En plein été, c’est l’inverse qui se produit, et la cause est plus subtile qu’un simple excès de soleil. Le radis est sensible à la photopériode : au-delà d’environ quatorze heures de jour, combinées à des températures moyennes supérieures à 25 degrés, il reçoit un signal qui déclenche la montée à graines, quelle que soit la taille de sa racine. Beaucoup de débutants croient qu’il suffit d’ombrager pour éviter ce problème, alors que c’est surtout la baisse de température apportée par l’ombre qui retarde la montaison, bien plus que la réduction de lumière.

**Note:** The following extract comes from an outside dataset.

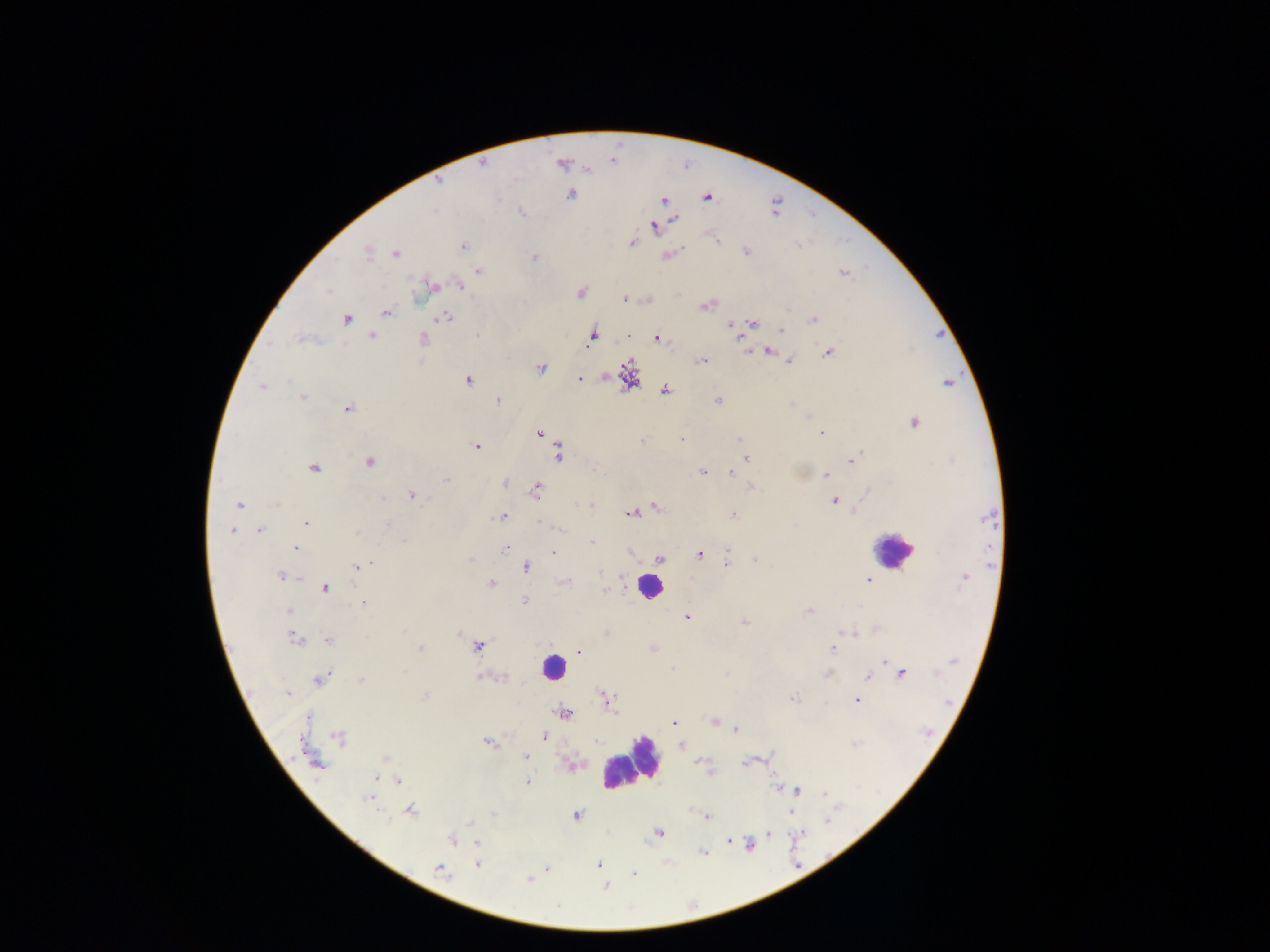

preparation: thick blood film
country: Ghana
field_of_view: single
capture: mobile-phone photograph through a microscope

Entre juin et août, choisissez un emplacement à mi-ombre, ou profitez de l’ombre légère d’un rang de haricots ou de tomates déjà hauts. Une exposition orientée à l’est, avec du soleil le matin et de l’ombre l’après-midi, limite l’échauffement du sol sans priver le radis de la lumière nécessaire à sa racine.

Arrosage

L’eau est la clé d’un bon radis, davantage encore que pour la plupart des légumes racines, car sa croissance est trop rapide pour rattraper un accident d’arrosage en cours de route. Comptez environ cinq litres par mètre carré et par semaine au printemps et à l’automne, et deux à trois fois plus, soit dix à quinze litres, pendant les fortes chaleurs de l’été, répartis en deux ou trois apports plutôt qu’en un seul arrosage copieux.

Un manque d’eau ou une culture qui traîne rend le radis creux, fibreux et fort en piquant. Mais l’erreur la plus fréquente chez le débutant n’est pas le manque d’eau en soi, c’est l’irrégularité : un sol qui sèche plusieurs jours puis reçoit soudain un arrosage abondant fait éclater et fendiller les racines déjà formées, bien plus sûrement qu’une sécheresse modérée mais constante. Un binage superficiel après chaque pluie limite aussi l’évaporation.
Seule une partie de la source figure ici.